___ Text block

House Appropriations Chairwoman Nita Lowey, D-N.Y., calls bill an attempt to "meet Republicans halfway."
House Appropriations Chairwoman Nita Lowey, D-N.Y., calls bill an attempt to "meet Republicans halfway." (Tom Williams/CQ Roll Call file photo)

House Democrats passed their own revised version of a coronavirus aid package Thursday, in a largely symbolic expression of frustration with protracted talks on a bipartisan compromise.

On a party-line vote of 214-207, the House sent to the Senate a $2.2 trillion package that Republicans have lambasted as a costly “liberal wish list.” No House GOP lawmaker voted for it; 18 Democrats voted “no.”

There were 10 Republican no-shows on final passage who could have potentially flipped the outcome.

The Trump administration has offered about $1.5 trillion. But the divide between the two plans jumps to roughly $1 trillion once offsets are backed out of the equation, including what Speaker Nancy Pelosi said amounts to $265 billion in tax increases on well-off business owners that Republicans have rejected.

Senate Republicans want to spend even less: They chafed even at a $1 trillion package over the summer, before backing a bill with just $650 billion in relief — more than half of it offset.

The House bill won’t become law, but Democratic leaders said they wanted to outline their negotiating priorities and show how $2.2 trillion could be put to effective use. The move also allows some politically vulnerable rank-and-file Democrats to register their support for a robust aid package before heading home to campaign.

“It’s really important for people to see that we completely identify with the concerns that they have and how we have allocated the resources necessary to get the job done,” Pelosi told reporters Thursday.

And by attaching the measure to an unrelated vehicle that has already passed both chambers, they removed House Republicans’ ability to offer a “motion to recommit.” That’s a procedure that gives the minority one chance to amend the bill, often with cleverly-designed provisions intended to put vulnerable majority members on the spot.

Additionally the move gives the Senate, which is sticking around next week, an opportunity to take up a faster-moving vehicle for a potential compromise bill by skipping a procedural hurdle that could eat up valuable floor time.

[Pessimism creeps into revived coronavirus relief bill talks]

House leaders had delayed the vote by a day after talk turned hopeful Wednesday that a bipartisan deal could be within reach. While those talks continued Thursday, Pelosi sent signals to her caucus that a deal could take more time — if it happens at all.

Rejecting the notion that “something is better than nothing,” Pelosi said: “We’re not going to exploit the needs that people have in order to once again increase the national debt to help the high end.”

______
___ Supplied entries

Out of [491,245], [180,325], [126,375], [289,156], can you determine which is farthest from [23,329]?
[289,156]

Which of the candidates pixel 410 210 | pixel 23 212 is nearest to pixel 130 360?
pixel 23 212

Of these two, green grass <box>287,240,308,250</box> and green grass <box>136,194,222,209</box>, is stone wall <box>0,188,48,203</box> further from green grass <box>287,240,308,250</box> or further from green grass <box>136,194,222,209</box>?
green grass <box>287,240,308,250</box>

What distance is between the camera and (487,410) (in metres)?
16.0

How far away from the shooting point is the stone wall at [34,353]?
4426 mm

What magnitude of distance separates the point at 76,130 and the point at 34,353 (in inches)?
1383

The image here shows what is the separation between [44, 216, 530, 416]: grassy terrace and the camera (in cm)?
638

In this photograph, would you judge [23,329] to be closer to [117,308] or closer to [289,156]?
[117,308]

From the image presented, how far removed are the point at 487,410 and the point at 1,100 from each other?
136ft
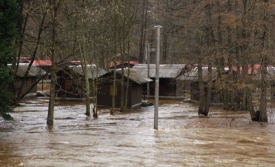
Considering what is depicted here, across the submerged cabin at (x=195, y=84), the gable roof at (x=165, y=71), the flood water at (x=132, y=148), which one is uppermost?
the gable roof at (x=165, y=71)

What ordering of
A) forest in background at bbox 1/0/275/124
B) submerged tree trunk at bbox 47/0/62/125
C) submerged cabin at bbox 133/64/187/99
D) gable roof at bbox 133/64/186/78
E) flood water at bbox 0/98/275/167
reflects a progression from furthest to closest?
1. submerged cabin at bbox 133/64/187/99
2. gable roof at bbox 133/64/186/78
3. forest in background at bbox 1/0/275/124
4. submerged tree trunk at bbox 47/0/62/125
5. flood water at bbox 0/98/275/167

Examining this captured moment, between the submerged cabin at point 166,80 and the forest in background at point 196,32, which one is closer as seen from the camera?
the forest in background at point 196,32

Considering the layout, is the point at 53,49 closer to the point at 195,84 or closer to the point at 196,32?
the point at 196,32

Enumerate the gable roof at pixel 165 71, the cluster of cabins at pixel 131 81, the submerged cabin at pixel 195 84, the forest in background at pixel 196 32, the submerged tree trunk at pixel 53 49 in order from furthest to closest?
the gable roof at pixel 165 71 → the cluster of cabins at pixel 131 81 → the submerged cabin at pixel 195 84 → the forest in background at pixel 196 32 → the submerged tree trunk at pixel 53 49

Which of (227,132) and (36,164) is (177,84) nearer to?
(227,132)

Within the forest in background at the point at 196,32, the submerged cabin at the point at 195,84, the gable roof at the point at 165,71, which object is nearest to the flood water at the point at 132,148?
the forest in background at the point at 196,32

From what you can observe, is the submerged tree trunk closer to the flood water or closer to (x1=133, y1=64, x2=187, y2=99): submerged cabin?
the flood water

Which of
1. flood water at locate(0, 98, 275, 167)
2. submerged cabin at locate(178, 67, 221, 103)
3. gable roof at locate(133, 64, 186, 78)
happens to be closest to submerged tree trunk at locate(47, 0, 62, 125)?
flood water at locate(0, 98, 275, 167)

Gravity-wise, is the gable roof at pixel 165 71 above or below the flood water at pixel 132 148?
above

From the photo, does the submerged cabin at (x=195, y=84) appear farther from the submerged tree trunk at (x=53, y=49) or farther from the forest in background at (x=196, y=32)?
the submerged tree trunk at (x=53, y=49)

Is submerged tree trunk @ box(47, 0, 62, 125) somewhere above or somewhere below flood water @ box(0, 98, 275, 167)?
above

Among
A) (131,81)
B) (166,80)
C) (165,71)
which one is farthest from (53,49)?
(165,71)

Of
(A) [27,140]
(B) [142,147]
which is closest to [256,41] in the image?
(B) [142,147]

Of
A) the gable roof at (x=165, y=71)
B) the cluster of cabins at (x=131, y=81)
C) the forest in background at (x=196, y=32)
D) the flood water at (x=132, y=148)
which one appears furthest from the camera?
the gable roof at (x=165, y=71)
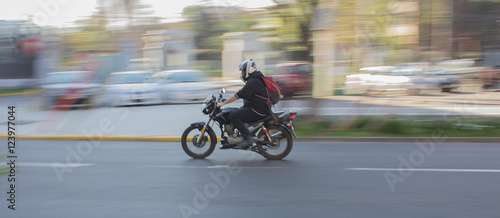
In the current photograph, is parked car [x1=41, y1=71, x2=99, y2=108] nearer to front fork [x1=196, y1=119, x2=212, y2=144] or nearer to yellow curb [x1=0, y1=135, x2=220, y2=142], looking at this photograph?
yellow curb [x1=0, y1=135, x2=220, y2=142]

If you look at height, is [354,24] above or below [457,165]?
above

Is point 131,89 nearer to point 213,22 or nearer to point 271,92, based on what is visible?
point 213,22

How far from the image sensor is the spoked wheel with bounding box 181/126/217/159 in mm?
8281

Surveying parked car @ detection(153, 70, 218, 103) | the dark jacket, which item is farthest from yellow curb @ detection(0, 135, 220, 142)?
parked car @ detection(153, 70, 218, 103)

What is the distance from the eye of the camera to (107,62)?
68.2 feet

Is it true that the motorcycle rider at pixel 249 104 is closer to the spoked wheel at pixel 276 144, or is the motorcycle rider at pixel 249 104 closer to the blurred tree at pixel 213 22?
the spoked wheel at pixel 276 144

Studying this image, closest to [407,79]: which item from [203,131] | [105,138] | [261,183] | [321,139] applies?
[321,139]

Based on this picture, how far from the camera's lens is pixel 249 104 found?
793cm

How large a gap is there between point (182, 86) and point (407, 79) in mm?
9531

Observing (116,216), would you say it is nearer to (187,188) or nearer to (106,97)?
(187,188)

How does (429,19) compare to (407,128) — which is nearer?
(407,128)

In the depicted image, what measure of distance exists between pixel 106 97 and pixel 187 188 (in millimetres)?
13360

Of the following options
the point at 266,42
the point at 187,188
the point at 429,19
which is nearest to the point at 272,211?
the point at 187,188

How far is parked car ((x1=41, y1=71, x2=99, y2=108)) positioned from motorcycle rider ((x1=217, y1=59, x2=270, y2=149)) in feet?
37.3
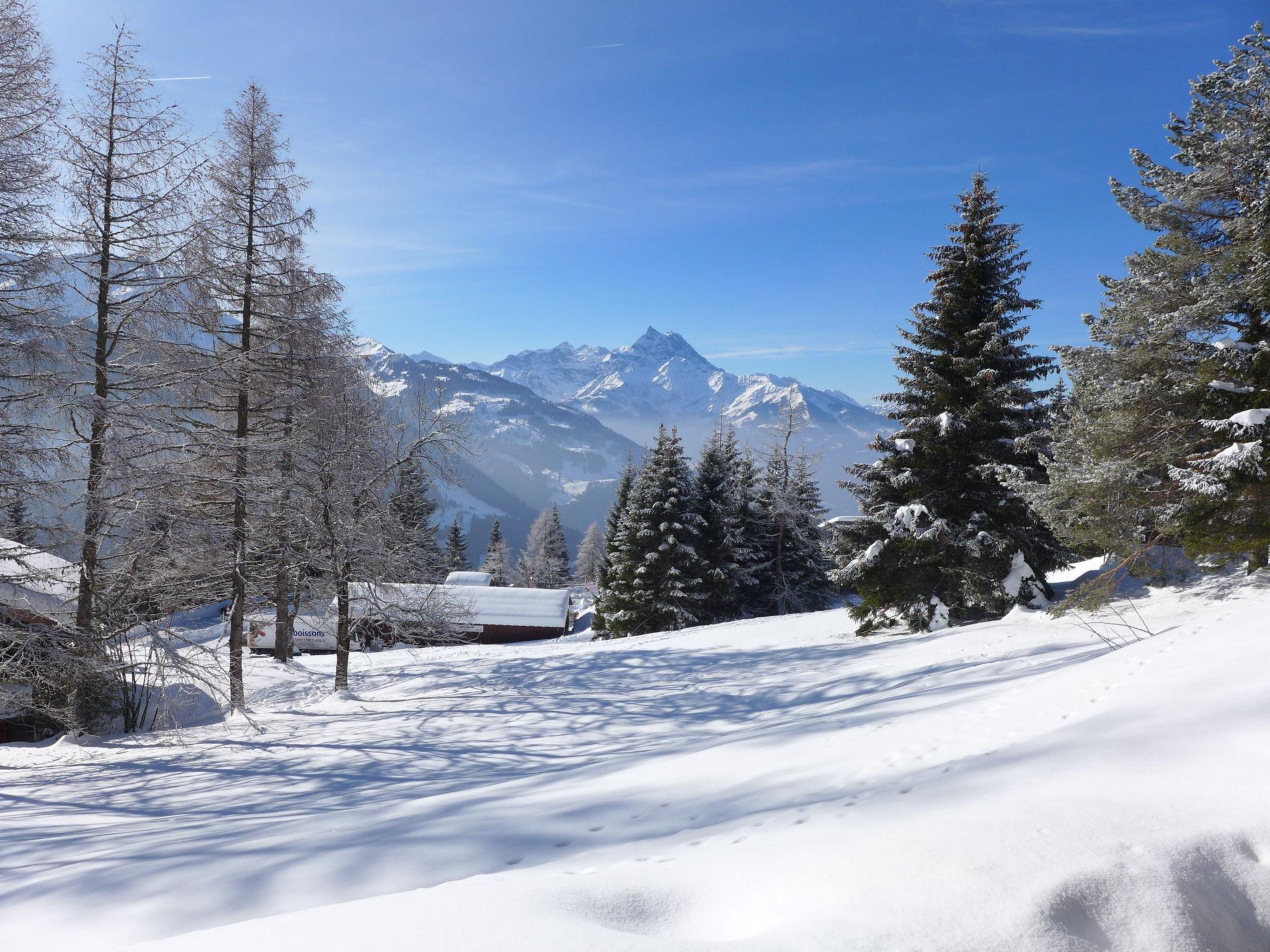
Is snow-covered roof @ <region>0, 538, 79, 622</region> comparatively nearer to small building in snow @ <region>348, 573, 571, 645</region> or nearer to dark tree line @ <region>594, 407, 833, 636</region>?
small building in snow @ <region>348, 573, 571, 645</region>

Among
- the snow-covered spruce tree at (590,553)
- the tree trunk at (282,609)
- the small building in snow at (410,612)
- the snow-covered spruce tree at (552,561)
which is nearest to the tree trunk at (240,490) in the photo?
the tree trunk at (282,609)

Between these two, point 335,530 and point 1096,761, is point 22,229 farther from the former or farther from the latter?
point 1096,761

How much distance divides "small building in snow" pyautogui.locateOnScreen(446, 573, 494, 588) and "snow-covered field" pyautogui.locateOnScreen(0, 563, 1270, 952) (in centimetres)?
3074

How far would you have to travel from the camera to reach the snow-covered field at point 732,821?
9.01ft

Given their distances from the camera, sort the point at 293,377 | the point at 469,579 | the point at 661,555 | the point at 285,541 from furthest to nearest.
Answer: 1. the point at 469,579
2. the point at 661,555
3. the point at 285,541
4. the point at 293,377

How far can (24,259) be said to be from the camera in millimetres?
8539

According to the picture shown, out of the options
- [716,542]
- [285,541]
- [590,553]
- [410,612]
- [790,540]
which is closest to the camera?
[285,541]

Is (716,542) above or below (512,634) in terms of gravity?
above

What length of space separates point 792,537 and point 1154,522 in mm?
20900

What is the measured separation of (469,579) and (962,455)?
115ft

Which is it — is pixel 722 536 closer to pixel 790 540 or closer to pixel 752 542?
pixel 752 542

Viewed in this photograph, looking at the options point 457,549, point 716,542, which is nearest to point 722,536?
point 716,542

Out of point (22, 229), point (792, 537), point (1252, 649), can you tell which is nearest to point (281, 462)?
point (22, 229)

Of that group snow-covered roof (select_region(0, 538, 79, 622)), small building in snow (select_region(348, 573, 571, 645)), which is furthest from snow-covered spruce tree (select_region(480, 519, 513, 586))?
snow-covered roof (select_region(0, 538, 79, 622))
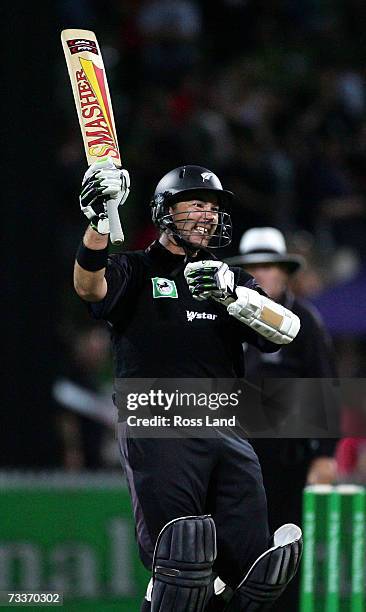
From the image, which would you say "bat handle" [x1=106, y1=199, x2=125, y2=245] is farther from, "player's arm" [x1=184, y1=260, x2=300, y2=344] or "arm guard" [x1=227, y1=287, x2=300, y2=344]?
"arm guard" [x1=227, y1=287, x2=300, y2=344]

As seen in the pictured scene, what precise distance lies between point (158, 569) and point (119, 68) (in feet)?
22.6

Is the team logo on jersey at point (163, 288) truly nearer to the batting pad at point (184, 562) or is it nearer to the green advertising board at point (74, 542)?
the batting pad at point (184, 562)

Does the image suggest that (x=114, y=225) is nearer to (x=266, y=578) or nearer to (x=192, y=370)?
(x=192, y=370)

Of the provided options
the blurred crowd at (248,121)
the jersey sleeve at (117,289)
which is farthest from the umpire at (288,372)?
the blurred crowd at (248,121)

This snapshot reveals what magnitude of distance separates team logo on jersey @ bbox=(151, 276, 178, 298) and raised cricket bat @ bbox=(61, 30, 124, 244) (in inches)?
18.4

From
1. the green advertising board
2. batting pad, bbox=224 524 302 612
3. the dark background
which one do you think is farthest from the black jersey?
the dark background

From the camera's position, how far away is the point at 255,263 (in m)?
7.27

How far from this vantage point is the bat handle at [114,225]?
4852mm

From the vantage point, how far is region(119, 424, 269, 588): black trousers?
518cm

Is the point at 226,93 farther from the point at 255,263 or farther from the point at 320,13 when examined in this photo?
the point at 255,263

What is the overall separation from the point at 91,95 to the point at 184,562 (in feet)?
5.73

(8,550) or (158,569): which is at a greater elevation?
(8,550)

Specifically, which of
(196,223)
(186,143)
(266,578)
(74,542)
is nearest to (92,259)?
(196,223)

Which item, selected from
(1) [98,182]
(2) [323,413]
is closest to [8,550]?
(2) [323,413]
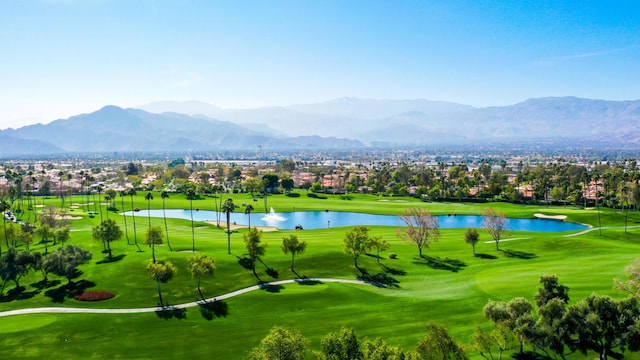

______

List of tasks:
1 > Please update the coronavirus aid article: give everything from "On a party-line" down to "Republicans have rejected." again, with "no-shows" changed to "absences".
2 > In the coronavirus aid article, what was the House vote on the $2.2 trillion package?

Task answers:
1 >
On a party-line vote of 214-207, the House sent to the Senate a $2.2 trillion package that Republicans have lambasted as a costly “liberal wish list.” No House GOP lawmaker voted for it; 18 Democrats voted “no.”

There were 10 Republican absences on final passage who could have potentially flipped the outcome.

The Trump administration has offered about $1.5 trillion. But the divide between the two plans jumps to roughly $1 trillion once offsets are backed out of the equation, including what Speaker Nancy Pelosi said amounts to $265 billion in tax increases on well-off business owners that Republicans have rejected.

2 > It passed on a party-line vote of 214-207.